Listed entries: Begin
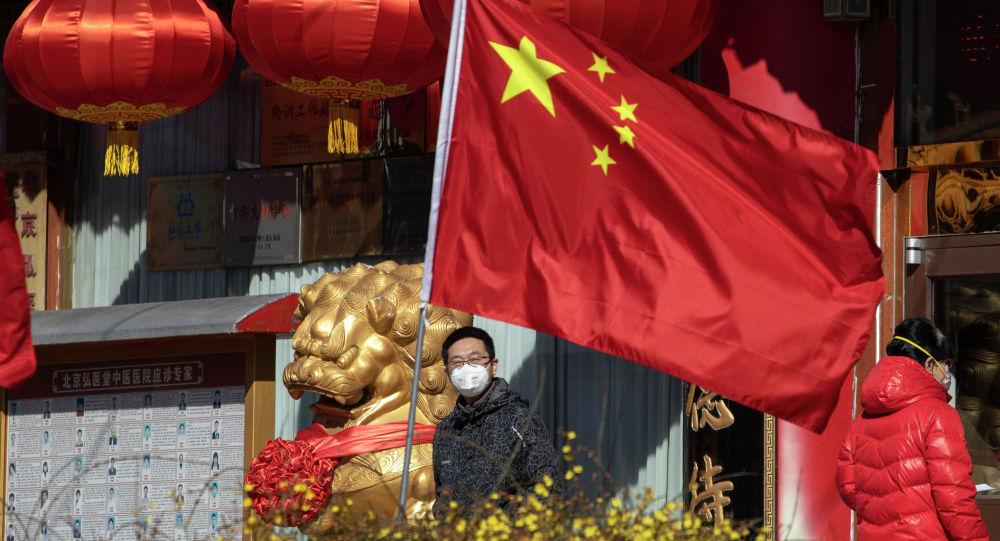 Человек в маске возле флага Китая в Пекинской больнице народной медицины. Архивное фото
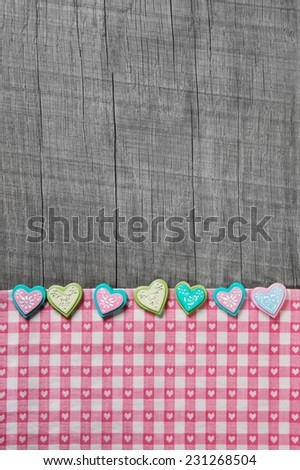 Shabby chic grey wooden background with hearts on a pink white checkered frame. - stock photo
Listed entries: End
Listed entries: Begin
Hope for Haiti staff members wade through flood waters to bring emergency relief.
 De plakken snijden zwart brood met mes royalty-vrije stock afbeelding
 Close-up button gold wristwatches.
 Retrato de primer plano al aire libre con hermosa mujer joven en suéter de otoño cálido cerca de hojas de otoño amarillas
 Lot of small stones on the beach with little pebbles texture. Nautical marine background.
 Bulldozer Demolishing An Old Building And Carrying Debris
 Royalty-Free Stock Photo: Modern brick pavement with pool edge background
Listed entries: End
Listed entries: Begin
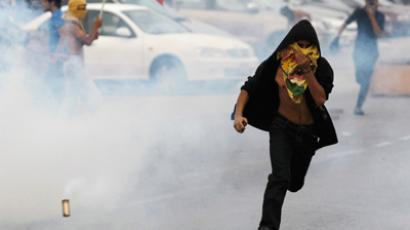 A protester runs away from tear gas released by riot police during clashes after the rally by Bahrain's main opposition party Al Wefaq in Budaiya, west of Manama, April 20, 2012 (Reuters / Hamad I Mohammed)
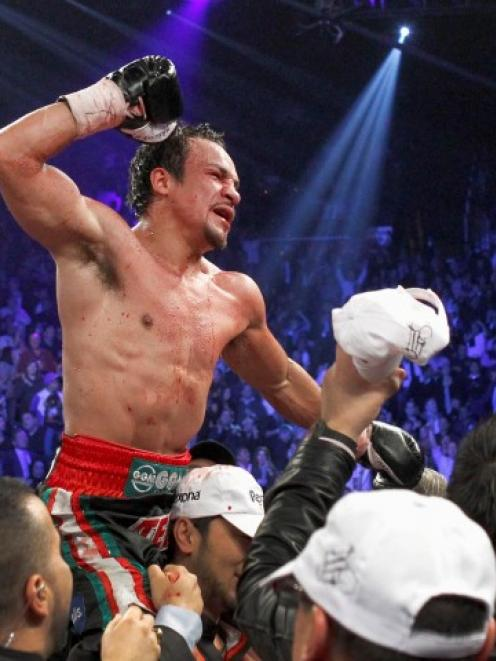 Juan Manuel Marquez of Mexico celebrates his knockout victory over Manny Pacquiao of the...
Listed entries: End
▶ _Task brief_: Above are the records; from them, give again exactly the lines from the one containing "Hope for Haiti" to the one containing "Royalty-Free Stock Photo: Modern", both lines included, and nothing more.

▶ _Solution to the exercise_:
Hope for Haiti staff members wade through flood waters to bring emergency relief.
 De plakken snijden zwart brood met mes royalty-vrije stock afbeelding
 Close-up button gold wristwatches.
 Retrato de primer plano al aire libre con hermosa mujer joven en suéter de otoño cálido cerca de hojas de otoño amarillas
 Lot of small stones on the beach with little pebbles texture. Nautical marine background.
 Bulldozer Demolishing An Old Building And Carrying Debris
 Royalty-Free Stock Photo: Modern brick pavement with pool edge background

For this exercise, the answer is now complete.